When Excel was coming apart in 2004, a recruiting frenzy erupted among the soon to be homeless Excel distributors. Top earners found desperate new homes and started calling everyone on every list they had. We no longer heard the success stories, but started hearing the more truthful poverty stories – the kind we are now hearing from FHTM distributors.
Leaders who had never spoken to us before would call us up and attempt to bring us over to their new venture. Many admitted that their Excel checks were 80% to 90% recruiting and training bonuses (right out of your pocket), and only 10% to 20% residual. If their businesses did not continue to expand, their check would plummet, people would leave, customers would vanish, and their puny residuals would shrink too.

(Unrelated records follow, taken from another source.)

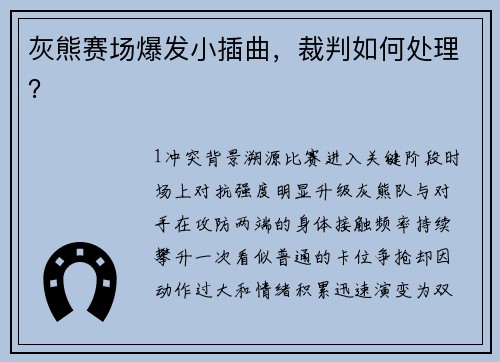 灰熊赛场爆发小插曲，裁判如何处理？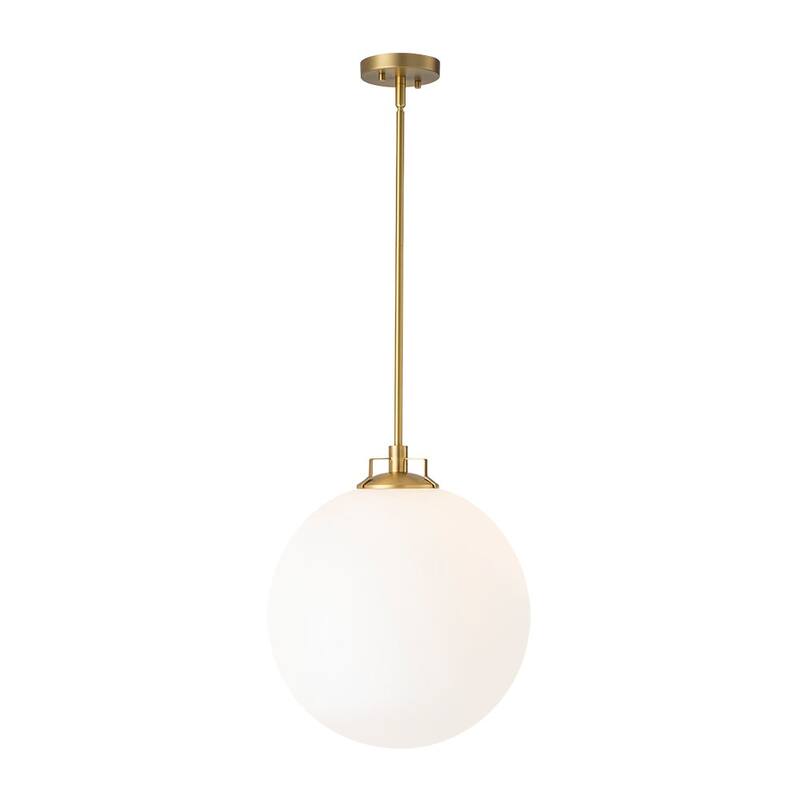 Mininalist 1-Light Single Glass Frosted Globe Pendant - 15.7in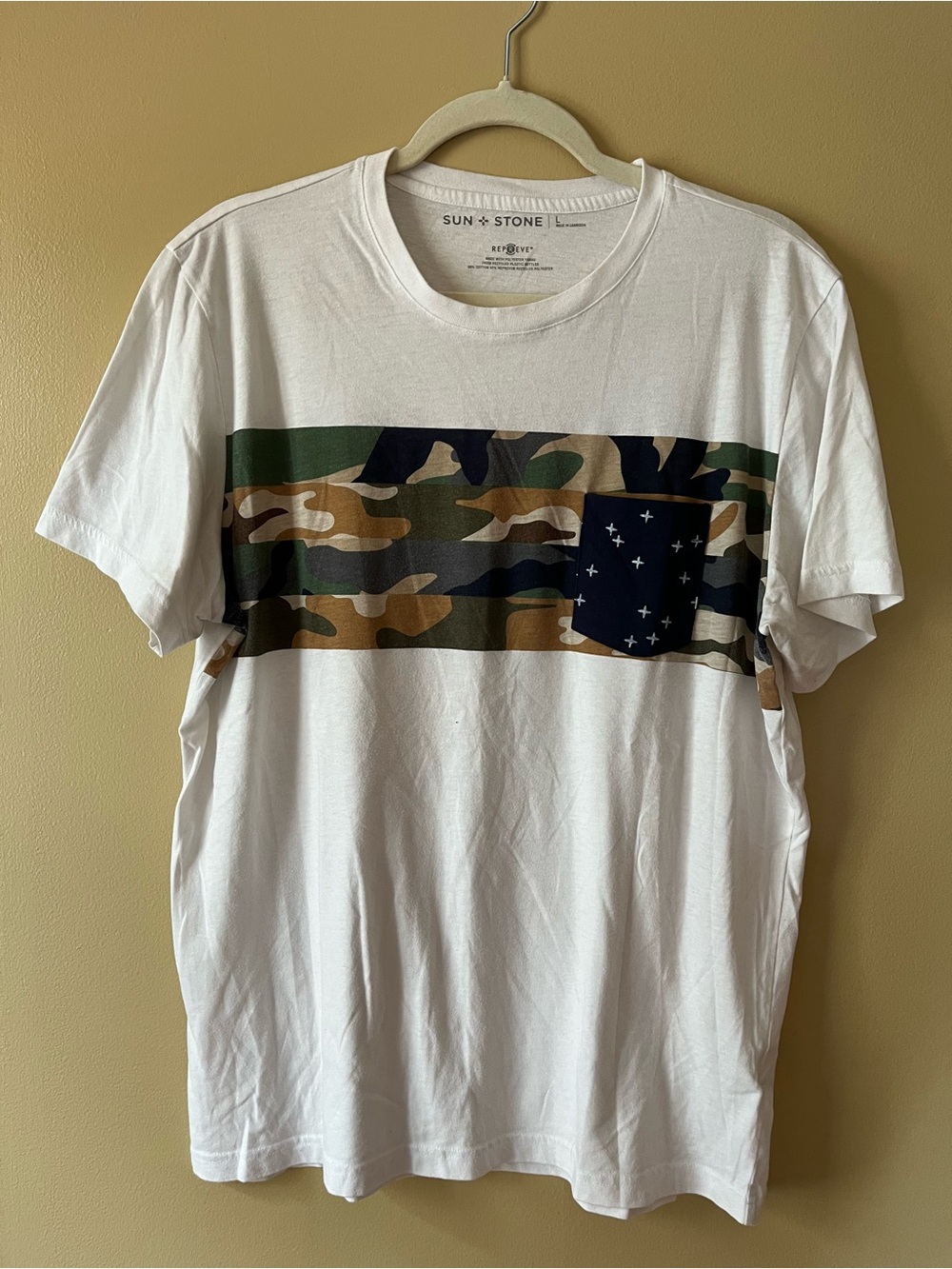 Sun + Stone White Short Sleeve Tee with Camo Chest Stripe and Navy Pocket
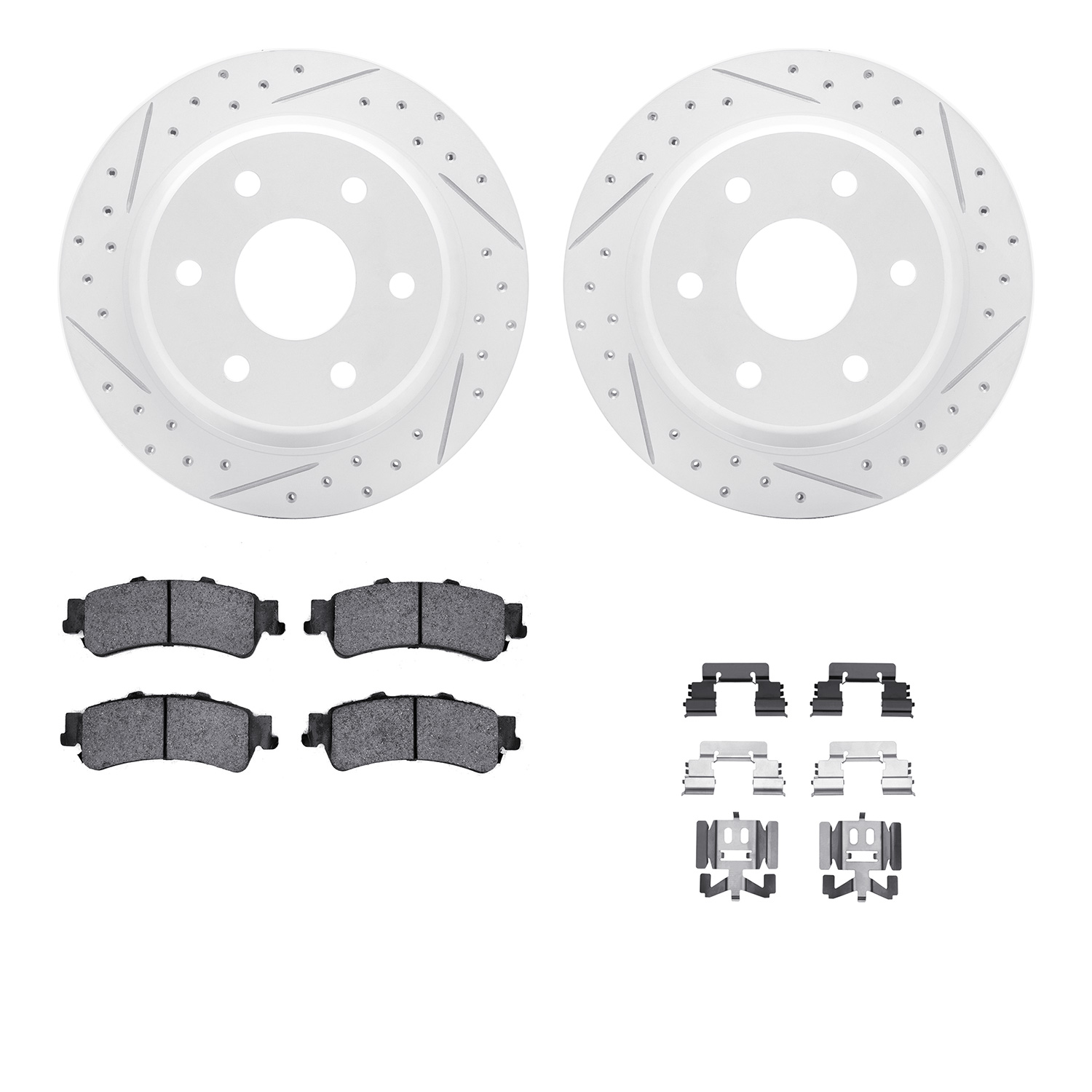 2512-48043 Geoperformance Drilled/Slotted Rotors w/5000 Advanced Brake Pads Kit & Hardware, 1999-2007 GM, Position: Rear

The Excel model is 90% illegal and 10% impossible. If you threw away all that messy long distance and pesky products, and just kept the real money making part of the biz, you’d have …
… one of the biggest pyramid scams ever perpetrated on the network marketing industry. Michael Dlouhy
So there’s your answer to the millionaire question. Most of the top earners in Excel were sponsor monsters living off the start-up fees sent in by hopeful recruits, NOT from the sale of goods or services to the end consumer.
The business model was “One, two and you’re through! Sign and split!”
Fortune was huge, so stay tuned for thousands to come to its defence. But … having spent five years working the Excel model, we know first hand how devastating it can be to put your time, your energy, your money, your reputation and your soul into a dream, only to have it turn into a nightmare like Excel and Fortune Hi-Tech. Maxed out credit cards, remortgaged homes, tarnished reputations, broken marriages and bankruptcies are the legacy of companies like this.
These are NOT legitimate MLM companies, and we say good riddance.
We empathize with the present Fortune Hi-Tech distributors, but we know for certain they can find a better home. We did.